[start]

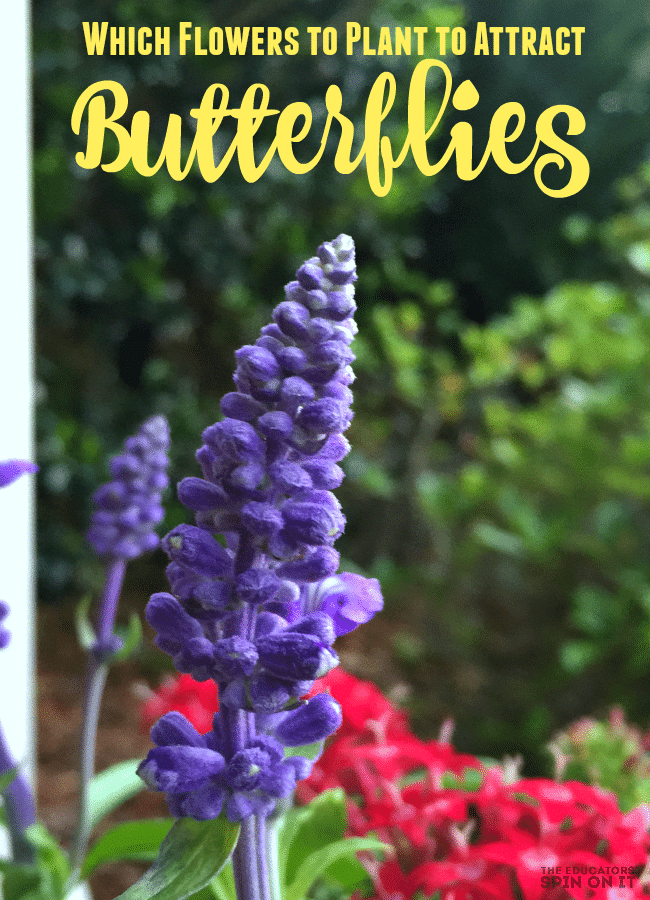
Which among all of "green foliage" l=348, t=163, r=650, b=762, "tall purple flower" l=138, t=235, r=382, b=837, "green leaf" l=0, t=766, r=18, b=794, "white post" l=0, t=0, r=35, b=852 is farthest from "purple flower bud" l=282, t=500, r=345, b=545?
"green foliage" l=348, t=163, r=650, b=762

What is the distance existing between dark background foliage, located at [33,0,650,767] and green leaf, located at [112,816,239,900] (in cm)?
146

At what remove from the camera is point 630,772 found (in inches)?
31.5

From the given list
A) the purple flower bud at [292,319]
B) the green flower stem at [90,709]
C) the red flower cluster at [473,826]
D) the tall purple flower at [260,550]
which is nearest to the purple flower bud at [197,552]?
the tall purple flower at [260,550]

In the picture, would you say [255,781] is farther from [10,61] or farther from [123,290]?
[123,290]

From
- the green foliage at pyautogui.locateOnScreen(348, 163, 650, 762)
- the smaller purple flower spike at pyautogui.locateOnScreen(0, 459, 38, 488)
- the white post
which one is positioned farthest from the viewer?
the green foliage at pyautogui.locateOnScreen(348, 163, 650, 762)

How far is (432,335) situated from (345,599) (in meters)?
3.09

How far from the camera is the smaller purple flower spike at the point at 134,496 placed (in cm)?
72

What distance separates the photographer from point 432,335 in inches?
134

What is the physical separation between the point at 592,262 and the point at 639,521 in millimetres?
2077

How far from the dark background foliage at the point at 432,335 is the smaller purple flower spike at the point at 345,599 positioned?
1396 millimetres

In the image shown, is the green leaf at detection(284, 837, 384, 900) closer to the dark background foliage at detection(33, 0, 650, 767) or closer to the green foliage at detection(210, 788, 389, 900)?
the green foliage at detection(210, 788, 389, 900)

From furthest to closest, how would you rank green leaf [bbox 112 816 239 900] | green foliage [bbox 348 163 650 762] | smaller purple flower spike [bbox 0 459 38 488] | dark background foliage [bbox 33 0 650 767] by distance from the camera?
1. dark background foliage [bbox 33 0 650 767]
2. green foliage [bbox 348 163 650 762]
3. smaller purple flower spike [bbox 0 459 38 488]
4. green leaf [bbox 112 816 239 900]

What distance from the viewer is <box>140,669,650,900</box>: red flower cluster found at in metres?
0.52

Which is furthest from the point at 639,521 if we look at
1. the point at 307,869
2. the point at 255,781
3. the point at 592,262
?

[end]

Take the line holding "From furthest to" and all lines after it through the end of the data, and set them down exactly.

From furthest to closest, how would you rank green leaf [bbox 112 816 239 900] | green foliage [bbox 348 163 650 762] | smaller purple flower spike [bbox 0 459 38 488] | dark background foliage [bbox 33 0 650 767] by distance from the camera?
1. dark background foliage [bbox 33 0 650 767]
2. green foliage [bbox 348 163 650 762]
3. smaller purple flower spike [bbox 0 459 38 488]
4. green leaf [bbox 112 816 239 900]

What distance from the viewer is <box>140,669,650,900</box>: red flower cluster found at in metres?
0.52

Which is furthest from the point at 639,521 if we look at
1. the point at 307,869
2. the point at 255,781
3. the point at 592,262
?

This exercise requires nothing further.